What is expected: Which player programs are named as examples in the excerpt below on watching 3D Blu-ray movies in VR?

Excerpt to read:
- - - - - - -
He’s probably refering to things like “Makemkv” & such.

Simple truth mentioning a name of a program isn’t illegal.

Ie

  • Dvdshrink
  • Stremio/popcorn time & Kodi. (Streaming progs)

Found a good article about setting 3D BD for VR without re-encoding, plus some info on decrypting

https://www.tchapin.com/how-to-watch-3d-blu-ray-movies-on-the-htc-vive-or-oculus-rift-without-having-to-re-encode-the-movie/

Haven’t tried it myself, because of I need to move BD player to my other PC as the one it is in burned two months ago ;(

Good point, this helps me to understand better what it can and cannot do.

I still have to grasp how SBS works. E.g. in this gameplay

images are shrinked and a bit warped: how do they work in a smartphone based viewer?
In a true 3D viewer connected to a computer, does the player program (PowerDVD, VLC, MPC-HC etc.) split the two images and process each one to get a natural view?

However Wildcopper says yes. If I have understood, the two screen don’t overlap completely, like our eyes’ fields of view. But if the aim is to reproduce human vision, the overlap angle should be wide enough to contain enough pixels to accommodate an undeformed 1920x1080 rectangle.
- - - - - - -
(Rows of spatial question data)
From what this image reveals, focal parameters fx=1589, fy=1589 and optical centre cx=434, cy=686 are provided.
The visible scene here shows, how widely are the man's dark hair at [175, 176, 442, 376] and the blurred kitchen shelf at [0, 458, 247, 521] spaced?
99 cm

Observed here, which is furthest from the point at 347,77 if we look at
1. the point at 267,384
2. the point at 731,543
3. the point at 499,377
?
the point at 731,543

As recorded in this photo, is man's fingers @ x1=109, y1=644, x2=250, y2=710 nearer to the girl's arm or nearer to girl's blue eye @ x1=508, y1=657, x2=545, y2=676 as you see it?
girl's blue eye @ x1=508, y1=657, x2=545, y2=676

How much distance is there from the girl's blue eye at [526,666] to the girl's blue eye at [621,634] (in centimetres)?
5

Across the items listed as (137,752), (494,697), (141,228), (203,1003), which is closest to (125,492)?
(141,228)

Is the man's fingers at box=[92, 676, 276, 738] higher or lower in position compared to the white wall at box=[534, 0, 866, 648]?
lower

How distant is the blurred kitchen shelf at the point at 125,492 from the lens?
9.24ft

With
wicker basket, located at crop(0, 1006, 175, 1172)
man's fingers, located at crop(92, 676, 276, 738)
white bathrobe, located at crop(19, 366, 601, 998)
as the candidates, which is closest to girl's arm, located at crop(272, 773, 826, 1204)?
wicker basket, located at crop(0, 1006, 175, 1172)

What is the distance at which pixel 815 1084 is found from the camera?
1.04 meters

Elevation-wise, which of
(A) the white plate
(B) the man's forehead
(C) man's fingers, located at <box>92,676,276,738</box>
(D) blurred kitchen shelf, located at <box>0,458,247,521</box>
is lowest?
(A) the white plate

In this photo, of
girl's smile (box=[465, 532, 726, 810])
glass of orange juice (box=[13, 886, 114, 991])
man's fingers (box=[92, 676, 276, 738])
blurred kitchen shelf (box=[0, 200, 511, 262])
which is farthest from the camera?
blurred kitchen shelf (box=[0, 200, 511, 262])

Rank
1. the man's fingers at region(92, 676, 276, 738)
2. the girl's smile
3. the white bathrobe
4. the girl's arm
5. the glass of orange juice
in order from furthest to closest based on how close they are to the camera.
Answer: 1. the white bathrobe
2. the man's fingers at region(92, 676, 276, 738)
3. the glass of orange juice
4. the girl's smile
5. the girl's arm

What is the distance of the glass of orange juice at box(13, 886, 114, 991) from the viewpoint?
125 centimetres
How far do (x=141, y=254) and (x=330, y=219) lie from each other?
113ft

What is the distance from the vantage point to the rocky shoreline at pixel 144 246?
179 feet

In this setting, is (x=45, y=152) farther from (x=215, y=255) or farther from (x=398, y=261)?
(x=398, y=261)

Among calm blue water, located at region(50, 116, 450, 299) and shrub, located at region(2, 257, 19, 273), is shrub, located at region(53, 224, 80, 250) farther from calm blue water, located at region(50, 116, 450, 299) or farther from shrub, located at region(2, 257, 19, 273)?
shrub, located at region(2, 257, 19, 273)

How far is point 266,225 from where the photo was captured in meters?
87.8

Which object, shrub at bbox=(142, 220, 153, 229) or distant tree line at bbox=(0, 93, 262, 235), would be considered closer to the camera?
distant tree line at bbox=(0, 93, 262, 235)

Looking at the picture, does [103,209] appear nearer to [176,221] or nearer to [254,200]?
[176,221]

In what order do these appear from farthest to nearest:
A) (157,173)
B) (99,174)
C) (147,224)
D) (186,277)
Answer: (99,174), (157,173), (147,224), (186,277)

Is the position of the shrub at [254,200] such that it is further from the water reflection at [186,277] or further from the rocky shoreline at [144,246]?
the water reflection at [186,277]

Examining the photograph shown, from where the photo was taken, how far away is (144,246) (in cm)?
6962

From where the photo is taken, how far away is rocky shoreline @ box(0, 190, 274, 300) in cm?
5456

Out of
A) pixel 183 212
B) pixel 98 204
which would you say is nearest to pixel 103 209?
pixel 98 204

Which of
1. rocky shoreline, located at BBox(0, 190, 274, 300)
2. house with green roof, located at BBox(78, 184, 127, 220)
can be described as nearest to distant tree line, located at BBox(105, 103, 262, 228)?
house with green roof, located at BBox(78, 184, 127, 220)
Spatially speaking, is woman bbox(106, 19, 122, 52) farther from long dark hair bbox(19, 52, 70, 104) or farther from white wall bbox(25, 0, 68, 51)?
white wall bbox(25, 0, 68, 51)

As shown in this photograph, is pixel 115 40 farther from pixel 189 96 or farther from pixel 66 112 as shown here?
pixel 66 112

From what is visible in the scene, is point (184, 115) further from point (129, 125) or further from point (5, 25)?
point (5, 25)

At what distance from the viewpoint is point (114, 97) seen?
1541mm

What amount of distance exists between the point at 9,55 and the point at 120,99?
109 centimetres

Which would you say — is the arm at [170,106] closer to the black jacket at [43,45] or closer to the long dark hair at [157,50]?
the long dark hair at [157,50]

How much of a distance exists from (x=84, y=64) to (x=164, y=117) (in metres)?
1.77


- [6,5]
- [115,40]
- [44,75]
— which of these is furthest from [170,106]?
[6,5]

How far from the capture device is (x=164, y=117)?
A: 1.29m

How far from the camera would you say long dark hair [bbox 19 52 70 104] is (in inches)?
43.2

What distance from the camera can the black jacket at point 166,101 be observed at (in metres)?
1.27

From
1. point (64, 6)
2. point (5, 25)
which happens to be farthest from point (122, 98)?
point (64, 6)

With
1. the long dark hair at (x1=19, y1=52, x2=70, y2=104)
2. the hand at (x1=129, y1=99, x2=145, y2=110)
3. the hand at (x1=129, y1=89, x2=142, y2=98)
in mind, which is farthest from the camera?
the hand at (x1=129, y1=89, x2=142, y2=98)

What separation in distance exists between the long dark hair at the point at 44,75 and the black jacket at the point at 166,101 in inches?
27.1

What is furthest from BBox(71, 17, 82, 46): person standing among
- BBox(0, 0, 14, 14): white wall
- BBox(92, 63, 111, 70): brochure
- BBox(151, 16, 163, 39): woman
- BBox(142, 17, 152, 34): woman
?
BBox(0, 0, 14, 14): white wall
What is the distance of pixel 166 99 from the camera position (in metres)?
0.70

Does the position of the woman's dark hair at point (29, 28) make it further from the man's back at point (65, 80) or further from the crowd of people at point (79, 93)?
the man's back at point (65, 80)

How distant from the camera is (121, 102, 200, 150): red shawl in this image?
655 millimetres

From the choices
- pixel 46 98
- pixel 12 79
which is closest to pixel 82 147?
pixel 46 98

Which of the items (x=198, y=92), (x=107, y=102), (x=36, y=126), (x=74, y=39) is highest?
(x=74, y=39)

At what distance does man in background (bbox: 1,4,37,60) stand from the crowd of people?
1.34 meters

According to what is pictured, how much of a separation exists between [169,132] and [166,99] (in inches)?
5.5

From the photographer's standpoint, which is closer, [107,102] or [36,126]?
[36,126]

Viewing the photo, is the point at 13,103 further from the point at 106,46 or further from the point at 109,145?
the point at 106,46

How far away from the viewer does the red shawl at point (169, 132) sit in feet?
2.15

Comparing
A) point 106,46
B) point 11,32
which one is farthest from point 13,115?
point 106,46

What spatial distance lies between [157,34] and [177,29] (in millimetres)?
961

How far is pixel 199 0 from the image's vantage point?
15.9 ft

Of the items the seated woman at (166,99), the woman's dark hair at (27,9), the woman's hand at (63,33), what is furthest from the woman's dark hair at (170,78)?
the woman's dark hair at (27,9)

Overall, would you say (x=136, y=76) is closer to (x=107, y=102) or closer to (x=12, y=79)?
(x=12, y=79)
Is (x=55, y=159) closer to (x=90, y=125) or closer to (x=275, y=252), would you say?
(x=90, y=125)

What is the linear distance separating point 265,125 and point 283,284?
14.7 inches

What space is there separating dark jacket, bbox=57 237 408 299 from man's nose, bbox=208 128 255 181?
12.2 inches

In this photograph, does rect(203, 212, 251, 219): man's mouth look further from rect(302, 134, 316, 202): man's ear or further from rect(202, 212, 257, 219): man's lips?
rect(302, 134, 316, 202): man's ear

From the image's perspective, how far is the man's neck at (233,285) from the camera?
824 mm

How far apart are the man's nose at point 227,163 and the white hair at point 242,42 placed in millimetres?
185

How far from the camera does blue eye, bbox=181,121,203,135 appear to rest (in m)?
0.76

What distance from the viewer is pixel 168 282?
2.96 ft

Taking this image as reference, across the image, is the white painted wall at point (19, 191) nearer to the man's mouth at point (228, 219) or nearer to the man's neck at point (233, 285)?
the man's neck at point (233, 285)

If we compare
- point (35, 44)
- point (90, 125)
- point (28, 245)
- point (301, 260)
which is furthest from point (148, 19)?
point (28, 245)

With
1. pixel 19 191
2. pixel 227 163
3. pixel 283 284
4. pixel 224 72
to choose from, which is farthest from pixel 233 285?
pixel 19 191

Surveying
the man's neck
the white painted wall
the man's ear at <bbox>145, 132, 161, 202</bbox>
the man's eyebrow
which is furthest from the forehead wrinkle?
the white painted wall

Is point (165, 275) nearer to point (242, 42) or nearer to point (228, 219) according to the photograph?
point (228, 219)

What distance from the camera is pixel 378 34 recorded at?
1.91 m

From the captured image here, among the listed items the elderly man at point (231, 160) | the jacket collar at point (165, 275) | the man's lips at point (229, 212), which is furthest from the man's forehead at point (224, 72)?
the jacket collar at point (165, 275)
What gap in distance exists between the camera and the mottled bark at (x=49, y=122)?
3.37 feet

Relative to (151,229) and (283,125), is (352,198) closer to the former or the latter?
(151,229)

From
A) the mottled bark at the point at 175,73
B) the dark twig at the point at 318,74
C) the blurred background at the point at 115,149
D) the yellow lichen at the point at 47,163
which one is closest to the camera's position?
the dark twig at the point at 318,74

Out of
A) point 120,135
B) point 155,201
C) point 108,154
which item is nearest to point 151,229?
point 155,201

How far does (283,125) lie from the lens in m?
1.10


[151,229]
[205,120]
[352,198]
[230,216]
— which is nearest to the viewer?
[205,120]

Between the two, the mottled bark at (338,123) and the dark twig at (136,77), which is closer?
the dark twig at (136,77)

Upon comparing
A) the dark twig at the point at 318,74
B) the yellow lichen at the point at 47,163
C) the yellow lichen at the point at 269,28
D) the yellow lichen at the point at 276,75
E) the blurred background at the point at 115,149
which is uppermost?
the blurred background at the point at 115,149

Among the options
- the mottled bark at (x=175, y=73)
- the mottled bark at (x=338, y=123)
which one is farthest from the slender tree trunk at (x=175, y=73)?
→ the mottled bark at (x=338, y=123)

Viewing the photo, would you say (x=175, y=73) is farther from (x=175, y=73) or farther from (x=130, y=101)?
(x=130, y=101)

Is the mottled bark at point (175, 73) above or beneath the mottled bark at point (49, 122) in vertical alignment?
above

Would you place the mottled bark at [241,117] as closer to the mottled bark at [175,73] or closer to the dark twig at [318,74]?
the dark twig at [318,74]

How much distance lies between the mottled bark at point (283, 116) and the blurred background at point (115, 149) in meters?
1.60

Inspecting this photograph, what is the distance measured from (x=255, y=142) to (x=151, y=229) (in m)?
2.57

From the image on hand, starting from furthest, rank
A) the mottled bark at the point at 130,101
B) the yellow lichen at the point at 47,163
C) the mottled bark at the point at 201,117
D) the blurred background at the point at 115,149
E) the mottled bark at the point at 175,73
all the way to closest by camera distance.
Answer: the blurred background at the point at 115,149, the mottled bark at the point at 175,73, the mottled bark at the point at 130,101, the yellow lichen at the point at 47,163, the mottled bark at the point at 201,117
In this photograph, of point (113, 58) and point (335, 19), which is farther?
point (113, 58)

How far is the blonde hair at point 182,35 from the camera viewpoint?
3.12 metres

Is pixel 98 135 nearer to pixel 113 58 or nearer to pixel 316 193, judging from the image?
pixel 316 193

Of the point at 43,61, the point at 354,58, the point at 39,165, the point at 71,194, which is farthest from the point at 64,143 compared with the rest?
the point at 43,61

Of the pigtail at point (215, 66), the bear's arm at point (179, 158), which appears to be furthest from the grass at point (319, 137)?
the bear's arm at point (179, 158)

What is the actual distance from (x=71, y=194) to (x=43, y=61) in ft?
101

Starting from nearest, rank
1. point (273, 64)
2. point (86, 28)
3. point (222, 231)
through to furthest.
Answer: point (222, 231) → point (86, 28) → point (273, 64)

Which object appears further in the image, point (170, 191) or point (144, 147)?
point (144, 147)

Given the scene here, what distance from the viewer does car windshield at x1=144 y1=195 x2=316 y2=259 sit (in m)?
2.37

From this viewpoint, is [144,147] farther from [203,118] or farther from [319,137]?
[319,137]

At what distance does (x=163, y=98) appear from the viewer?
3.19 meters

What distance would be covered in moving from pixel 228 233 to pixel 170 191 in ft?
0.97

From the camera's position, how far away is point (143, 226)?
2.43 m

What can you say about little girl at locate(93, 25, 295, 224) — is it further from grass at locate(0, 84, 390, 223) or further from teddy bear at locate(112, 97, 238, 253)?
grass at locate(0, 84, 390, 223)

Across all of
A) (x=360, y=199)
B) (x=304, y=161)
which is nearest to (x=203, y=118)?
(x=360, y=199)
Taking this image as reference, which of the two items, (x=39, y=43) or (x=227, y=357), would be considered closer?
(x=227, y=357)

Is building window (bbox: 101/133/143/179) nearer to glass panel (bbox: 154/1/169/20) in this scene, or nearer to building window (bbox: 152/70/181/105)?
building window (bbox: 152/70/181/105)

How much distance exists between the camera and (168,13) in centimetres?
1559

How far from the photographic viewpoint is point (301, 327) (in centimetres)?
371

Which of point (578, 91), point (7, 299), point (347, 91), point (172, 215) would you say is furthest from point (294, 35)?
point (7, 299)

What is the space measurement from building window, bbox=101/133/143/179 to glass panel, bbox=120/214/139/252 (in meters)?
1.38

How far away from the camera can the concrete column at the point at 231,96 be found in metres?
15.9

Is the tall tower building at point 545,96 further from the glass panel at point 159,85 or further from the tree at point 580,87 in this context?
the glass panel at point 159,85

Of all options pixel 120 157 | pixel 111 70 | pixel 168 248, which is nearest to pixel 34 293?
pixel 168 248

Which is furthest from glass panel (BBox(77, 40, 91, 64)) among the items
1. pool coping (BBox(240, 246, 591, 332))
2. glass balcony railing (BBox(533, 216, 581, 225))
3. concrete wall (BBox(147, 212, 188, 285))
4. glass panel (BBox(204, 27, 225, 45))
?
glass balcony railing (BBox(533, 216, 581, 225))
- - - - - - -
Task answer: PowerDVD, VLC, and MPC-HC.